If there was a terminology error made, it was on my part, and I got my information from US-Gear by their "waste-gate design" on the afore mentioned item.



Happy developing!

 

[Alan Reagan]

Thanks, Sticks. I haven't done any research in a while because the parts were so expensive that I didn't think anyone would go for it. I'm not going to build something that will cause problems or that you can't depend on. I appreciate your response. I thought my brain had screwed up there for a minute.

 

[CoreyPerez]

I've been stuck on the location of this microswitch, and the idea has been tossed around about the gas. I actually think that the micro swich located on the clutch would be a better idea. You would have a lag time between when your foot comes off the peddle and when the peddle would bottom out, engaging the switch, where as when you push in the clutch, you are instantly activating the switch when the load is coming off the drivetrain.



Just a thought.



Corey

 

[Turbo Horseman]

Don't race cars need the check valve, or whatever its being called, because they are operating at extreme rpms (9k - 10k)? When they come off the go pedal, shift and then go again, it seems to me that they are likely dropping more rpms (creating more back pressure) than our engines can safely operate at.



If we're only pushing 3200 rpm, not going crazy with the boost pressure (<35 psi) and are bombed to a lesser degree, then how many of us would really need this thing-a-ma-jig-do-dad versus peace of mind? Now if you're MOAB (mother of all bomb(ed)(ing)(er) etc) then you would be barking for this imvho.

********

Problems and tasks.
**a)** Please explain in one to three sentences why CoreyPerez, in the forum thread, prefers putting the microswitch on the clutch rather than the gas pedal.
**b)** Summarize the forum thread in three sentences.
**c)** In the forum thread, what rpm range does Turbo Horseman say race cars operate at?

Raw data.
********

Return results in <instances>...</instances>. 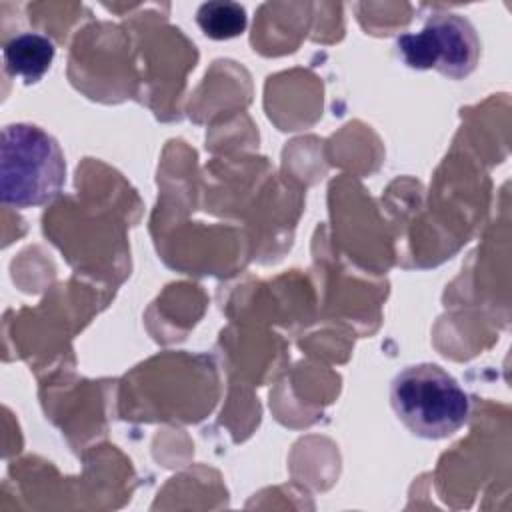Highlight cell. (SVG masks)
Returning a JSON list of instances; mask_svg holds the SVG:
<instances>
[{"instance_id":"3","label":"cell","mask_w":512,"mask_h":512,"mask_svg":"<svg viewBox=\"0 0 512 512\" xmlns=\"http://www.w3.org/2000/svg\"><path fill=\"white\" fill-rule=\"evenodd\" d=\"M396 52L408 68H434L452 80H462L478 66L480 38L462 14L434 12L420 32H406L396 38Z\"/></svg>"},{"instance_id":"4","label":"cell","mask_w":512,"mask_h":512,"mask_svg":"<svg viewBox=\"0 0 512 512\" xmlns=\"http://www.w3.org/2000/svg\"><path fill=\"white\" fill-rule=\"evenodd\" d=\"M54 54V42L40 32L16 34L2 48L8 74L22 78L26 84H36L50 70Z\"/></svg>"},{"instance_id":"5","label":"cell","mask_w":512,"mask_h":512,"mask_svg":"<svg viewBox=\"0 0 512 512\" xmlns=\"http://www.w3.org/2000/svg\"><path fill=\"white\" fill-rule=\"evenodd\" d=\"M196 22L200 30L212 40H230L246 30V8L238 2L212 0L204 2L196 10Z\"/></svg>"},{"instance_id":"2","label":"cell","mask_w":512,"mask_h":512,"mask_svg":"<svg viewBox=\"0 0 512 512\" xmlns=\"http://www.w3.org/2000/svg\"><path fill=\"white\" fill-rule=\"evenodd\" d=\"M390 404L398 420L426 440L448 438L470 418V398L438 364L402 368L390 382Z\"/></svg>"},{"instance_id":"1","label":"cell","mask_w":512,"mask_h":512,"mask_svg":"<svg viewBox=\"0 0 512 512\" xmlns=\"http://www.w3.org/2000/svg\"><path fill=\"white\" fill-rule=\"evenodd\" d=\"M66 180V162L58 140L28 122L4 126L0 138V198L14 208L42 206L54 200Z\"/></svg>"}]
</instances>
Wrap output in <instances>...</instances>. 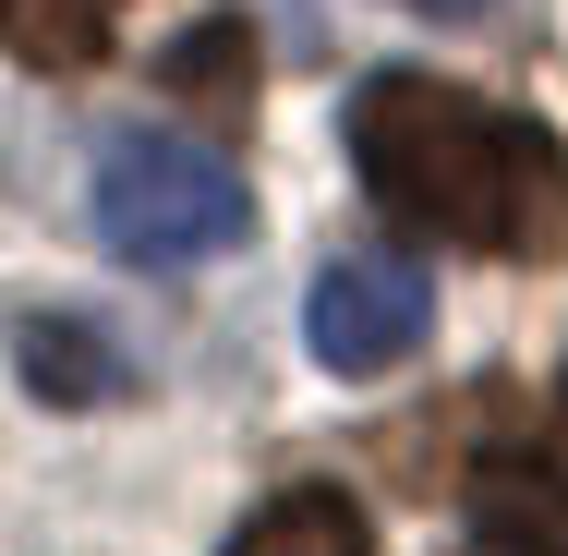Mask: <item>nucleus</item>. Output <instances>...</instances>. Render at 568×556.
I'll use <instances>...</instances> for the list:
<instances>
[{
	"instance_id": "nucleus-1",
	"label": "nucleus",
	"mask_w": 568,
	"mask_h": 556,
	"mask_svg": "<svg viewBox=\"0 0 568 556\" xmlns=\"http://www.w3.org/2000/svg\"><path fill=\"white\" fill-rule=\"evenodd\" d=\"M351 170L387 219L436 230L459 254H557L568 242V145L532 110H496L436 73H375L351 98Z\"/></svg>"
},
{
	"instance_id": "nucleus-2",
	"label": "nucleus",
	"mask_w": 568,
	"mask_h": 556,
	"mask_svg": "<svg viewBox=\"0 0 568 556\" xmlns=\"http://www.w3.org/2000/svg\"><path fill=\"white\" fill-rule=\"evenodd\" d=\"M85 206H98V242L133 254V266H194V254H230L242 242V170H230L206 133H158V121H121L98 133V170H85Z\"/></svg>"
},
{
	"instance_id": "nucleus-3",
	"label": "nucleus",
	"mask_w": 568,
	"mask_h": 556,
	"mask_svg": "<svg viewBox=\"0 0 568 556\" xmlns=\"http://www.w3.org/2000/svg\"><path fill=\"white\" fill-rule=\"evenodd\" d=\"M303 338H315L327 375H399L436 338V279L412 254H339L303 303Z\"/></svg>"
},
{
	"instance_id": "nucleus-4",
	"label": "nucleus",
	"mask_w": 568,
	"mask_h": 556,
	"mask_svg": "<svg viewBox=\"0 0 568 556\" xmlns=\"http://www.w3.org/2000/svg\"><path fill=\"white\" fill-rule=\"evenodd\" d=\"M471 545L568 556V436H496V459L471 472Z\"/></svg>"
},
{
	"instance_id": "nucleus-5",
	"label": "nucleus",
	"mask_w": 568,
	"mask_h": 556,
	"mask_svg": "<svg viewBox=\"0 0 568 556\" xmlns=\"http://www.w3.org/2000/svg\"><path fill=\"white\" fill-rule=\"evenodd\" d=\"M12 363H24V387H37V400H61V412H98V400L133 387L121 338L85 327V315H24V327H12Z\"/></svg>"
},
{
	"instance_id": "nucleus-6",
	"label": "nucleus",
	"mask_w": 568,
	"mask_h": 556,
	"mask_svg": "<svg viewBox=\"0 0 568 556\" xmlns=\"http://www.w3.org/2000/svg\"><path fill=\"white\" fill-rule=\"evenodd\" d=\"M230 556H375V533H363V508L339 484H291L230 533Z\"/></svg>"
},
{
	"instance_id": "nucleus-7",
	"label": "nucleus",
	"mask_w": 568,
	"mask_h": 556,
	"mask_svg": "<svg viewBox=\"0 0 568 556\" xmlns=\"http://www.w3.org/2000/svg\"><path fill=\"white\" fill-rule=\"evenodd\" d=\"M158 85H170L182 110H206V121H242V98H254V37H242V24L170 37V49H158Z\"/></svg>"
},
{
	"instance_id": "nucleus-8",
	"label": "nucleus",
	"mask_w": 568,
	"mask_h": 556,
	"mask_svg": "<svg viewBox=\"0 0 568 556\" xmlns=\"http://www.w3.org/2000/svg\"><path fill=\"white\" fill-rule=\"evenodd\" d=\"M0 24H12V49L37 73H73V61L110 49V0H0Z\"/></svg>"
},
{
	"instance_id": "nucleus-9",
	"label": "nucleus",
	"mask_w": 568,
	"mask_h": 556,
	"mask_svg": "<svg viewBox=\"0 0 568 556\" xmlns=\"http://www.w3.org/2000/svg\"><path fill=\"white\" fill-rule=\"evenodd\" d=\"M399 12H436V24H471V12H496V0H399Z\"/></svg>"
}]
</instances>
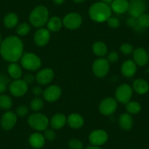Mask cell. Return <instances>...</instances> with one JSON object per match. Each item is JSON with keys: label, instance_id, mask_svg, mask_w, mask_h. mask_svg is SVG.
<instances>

********

Per-task outputs.
**a)** With the switch at the gas pedal, there would be a lag between the foot coming off the pedal and the pedal bottoming out to engage the switch. Pushing in the clutch activates the switch instantly, at the moment the load comes off the drivetrain.

**b)** Alan Reagan had not researched the subject in a while because the parts seemed too expensive, and does not want to build anything unreliable. CoreyPerez suggests that a microswitch on the clutch would work better than one on the gas, since it would activate instantly with no lag. Turbo Horseman suggests that race cars need the check valve because of their extreme rpms, and questions how many people running about 3200 rpm with under 35 psi of boost really need it.

**c)** 9k to 10k rpm.